Dean used his shirt sleeves to wipe away the spit and snot running down Sam’s face. When that ran out, he performed a little blasphemy by soaking a bandana in the cistern and squeezed the cold water into Sam’s dry mouth and wiped it across his swollen eyes.
“Just breathe, okay?” Dean had pushed his jacket under his head. “I want you to try to relax.”
Sam lay on the steps of the pulpit and started to shake as Dean‘s callused hand came down to rest on his forehead. Keeping his eyes closed he could still hear the dull roar of the world waiting just outside the church doors. The doors rattled on the chains as if they were buffeted by a strong wind, the rafters creaking as if a hand had closed over this makeshift refugee and was tightly squeezing it in its grip.
“You’re not alone,” Dean was laying next to him, whispering into his ear like he used to do when they were kids crammed in the same single bed. “You got to believe that.”

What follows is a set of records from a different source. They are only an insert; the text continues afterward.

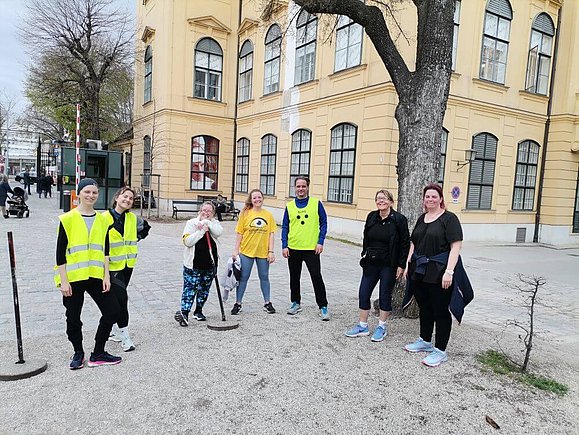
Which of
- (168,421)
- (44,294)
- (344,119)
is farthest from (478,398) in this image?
(344,119)

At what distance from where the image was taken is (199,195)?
68.7ft

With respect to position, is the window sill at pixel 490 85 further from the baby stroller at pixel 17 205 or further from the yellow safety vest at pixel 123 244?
the baby stroller at pixel 17 205

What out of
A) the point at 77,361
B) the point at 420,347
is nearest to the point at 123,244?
the point at 77,361

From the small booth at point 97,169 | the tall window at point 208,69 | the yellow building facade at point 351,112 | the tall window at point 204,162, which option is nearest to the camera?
the yellow building facade at point 351,112

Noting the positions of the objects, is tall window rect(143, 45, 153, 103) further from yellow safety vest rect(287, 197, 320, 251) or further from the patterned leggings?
the patterned leggings

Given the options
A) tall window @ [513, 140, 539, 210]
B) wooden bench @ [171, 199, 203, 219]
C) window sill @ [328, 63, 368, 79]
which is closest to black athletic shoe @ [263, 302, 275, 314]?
window sill @ [328, 63, 368, 79]

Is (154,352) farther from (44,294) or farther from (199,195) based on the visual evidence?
(199,195)

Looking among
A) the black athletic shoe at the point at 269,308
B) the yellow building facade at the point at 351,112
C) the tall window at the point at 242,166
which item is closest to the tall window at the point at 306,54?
the yellow building facade at the point at 351,112

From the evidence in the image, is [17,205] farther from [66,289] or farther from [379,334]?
[379,334]

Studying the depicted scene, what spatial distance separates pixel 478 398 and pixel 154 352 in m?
2.93

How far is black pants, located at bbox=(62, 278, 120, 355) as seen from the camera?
3.71m

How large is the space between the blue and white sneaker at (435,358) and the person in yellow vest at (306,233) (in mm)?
1546

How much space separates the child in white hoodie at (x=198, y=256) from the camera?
16.2 ft

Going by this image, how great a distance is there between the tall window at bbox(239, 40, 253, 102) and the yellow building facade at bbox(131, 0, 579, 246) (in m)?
0.07
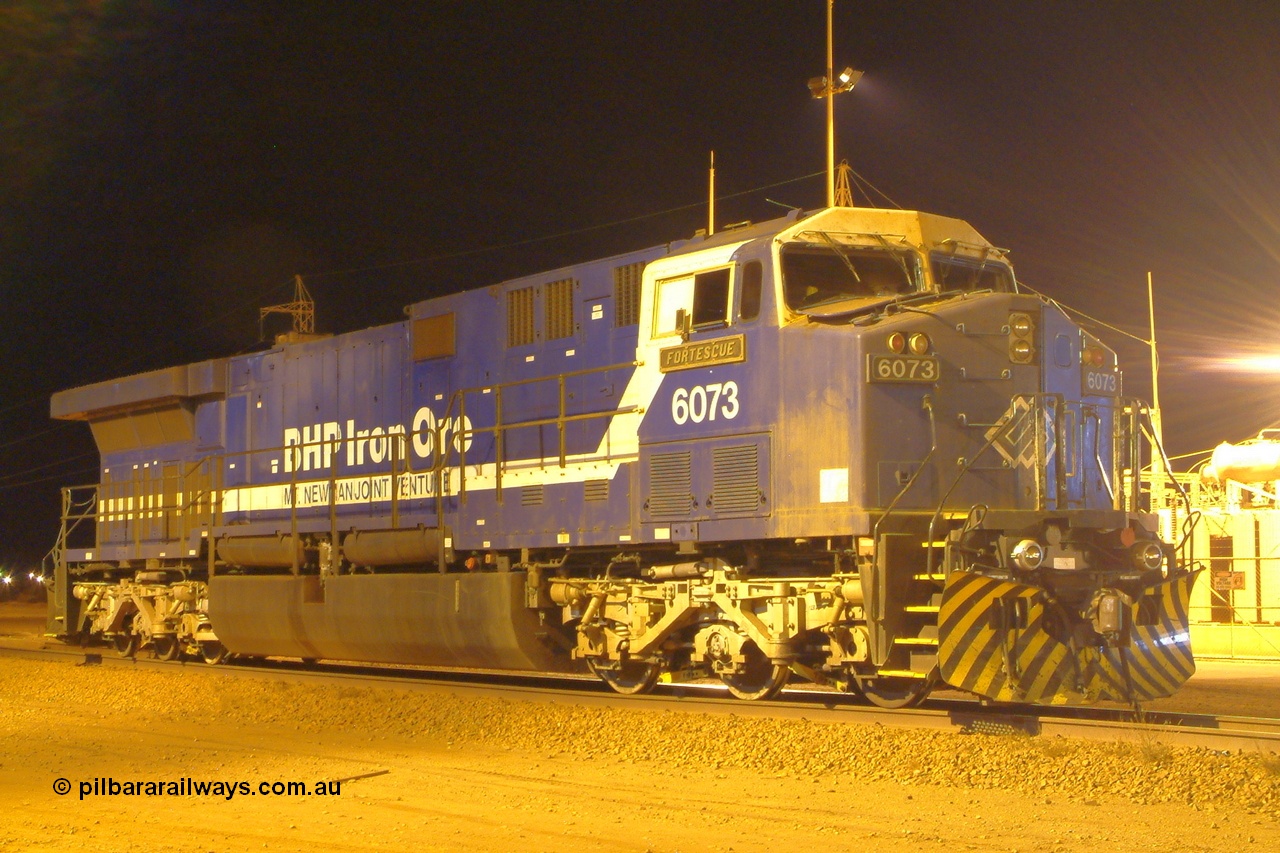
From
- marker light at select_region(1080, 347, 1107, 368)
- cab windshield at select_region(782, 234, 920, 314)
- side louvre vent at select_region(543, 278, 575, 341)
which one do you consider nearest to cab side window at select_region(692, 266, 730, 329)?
cab windshield at select_region(782, 234, 920, 314)

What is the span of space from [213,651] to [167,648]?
1202mm

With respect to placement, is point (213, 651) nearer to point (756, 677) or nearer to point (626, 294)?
point (626, 294)

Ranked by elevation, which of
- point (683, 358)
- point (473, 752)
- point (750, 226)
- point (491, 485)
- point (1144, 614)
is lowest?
A: point (473, 752)

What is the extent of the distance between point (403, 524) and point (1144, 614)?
8300mm

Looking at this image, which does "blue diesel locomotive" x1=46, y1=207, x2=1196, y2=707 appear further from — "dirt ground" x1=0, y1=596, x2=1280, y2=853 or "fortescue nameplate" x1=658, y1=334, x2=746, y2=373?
"dirt ground" x1=0, y1=596, x2=1280, y2=853

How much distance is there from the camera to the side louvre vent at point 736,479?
11.1 meters

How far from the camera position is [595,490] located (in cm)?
1265

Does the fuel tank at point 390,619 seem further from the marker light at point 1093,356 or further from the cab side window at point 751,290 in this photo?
the marker light at point 1093,356

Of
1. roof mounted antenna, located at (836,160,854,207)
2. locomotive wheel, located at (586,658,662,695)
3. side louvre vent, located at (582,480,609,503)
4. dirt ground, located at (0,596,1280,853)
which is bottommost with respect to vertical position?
dirt ground, located at (0,596,1280,853)

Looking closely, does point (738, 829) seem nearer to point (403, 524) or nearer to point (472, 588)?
point (472, 588)

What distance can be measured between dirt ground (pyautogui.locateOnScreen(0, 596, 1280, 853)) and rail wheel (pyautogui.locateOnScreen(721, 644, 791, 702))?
3.22ft

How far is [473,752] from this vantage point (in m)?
10.4

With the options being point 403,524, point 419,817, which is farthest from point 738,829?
point 403,524

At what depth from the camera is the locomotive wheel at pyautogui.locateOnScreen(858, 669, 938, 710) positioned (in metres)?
10.8
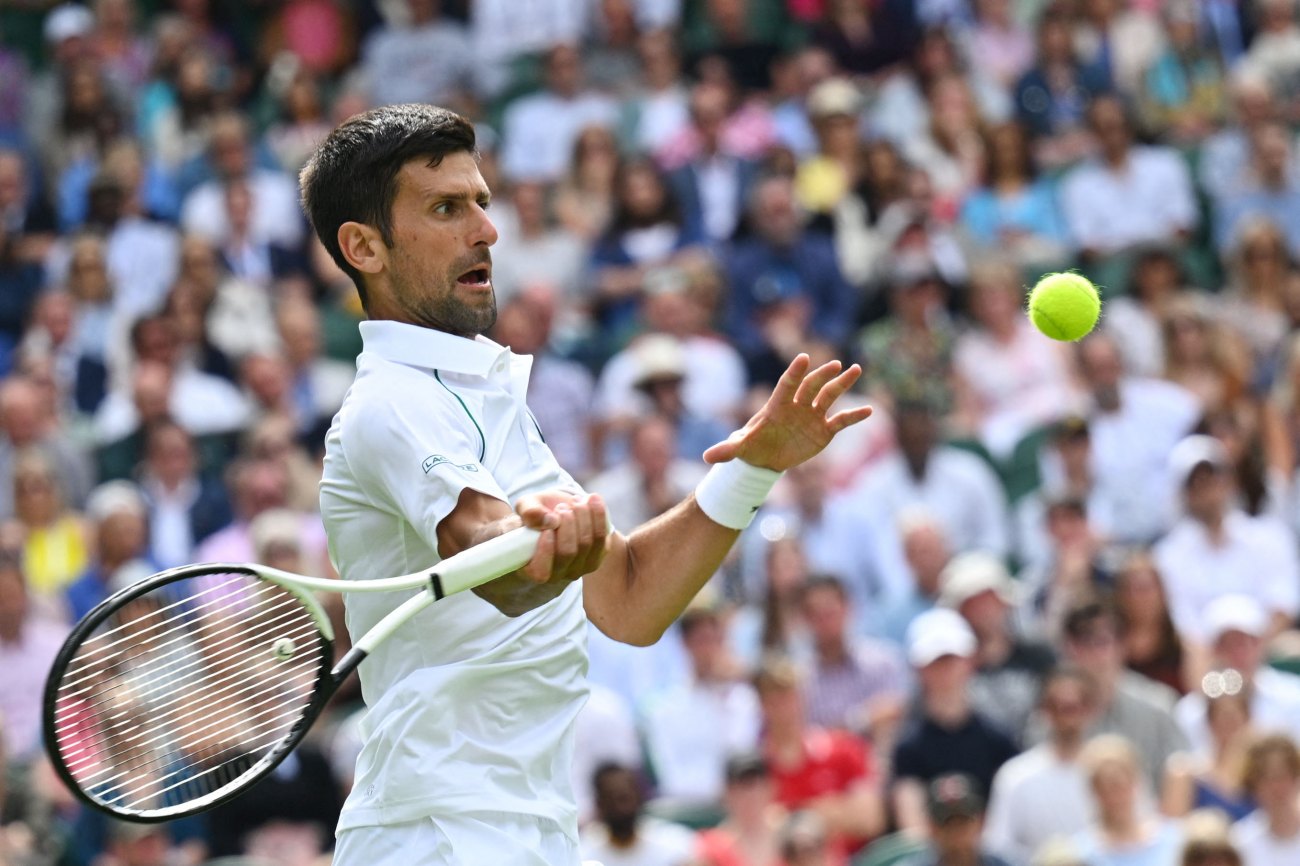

Rolling over onto his side, he found by utter accident that when he pressed up against his brother the ramble of static waiting at the church’s threshold quieted and dimmed. He pressed his back into his brother’s side and felt something close to sleep pull at the edges of slowing thoughts.
“Get some sleep, Sammy,” Dean told him. “Everything’s always better in the morning, right?”
The musty sleeping bag was warm and made the hard wood floors feel just about as comfortable as a mattress. A metal waste can turned into a fireplace and the light flickered and danced up the church walls as if it were the only way the artisans that created them had meant for them to be lit.
Sam rolled onto his back and studied the mural that stretched across the ceiling. The angels. The saints. The demons. The chosen. The fallen. He closed his eyes and tried to forget every detail in the mural that hung above. He was surrounded by the legions of heaven and hell. Some wanted him destroyed and others wanted him for their use. Rolling over, Sam studied the gentle rise and fall of his brothers chest as he had somehow managed to settle into sleep.
Some of them simply lived to keep him alive.
And despite it all, Sam had never felt more alone in his entire life.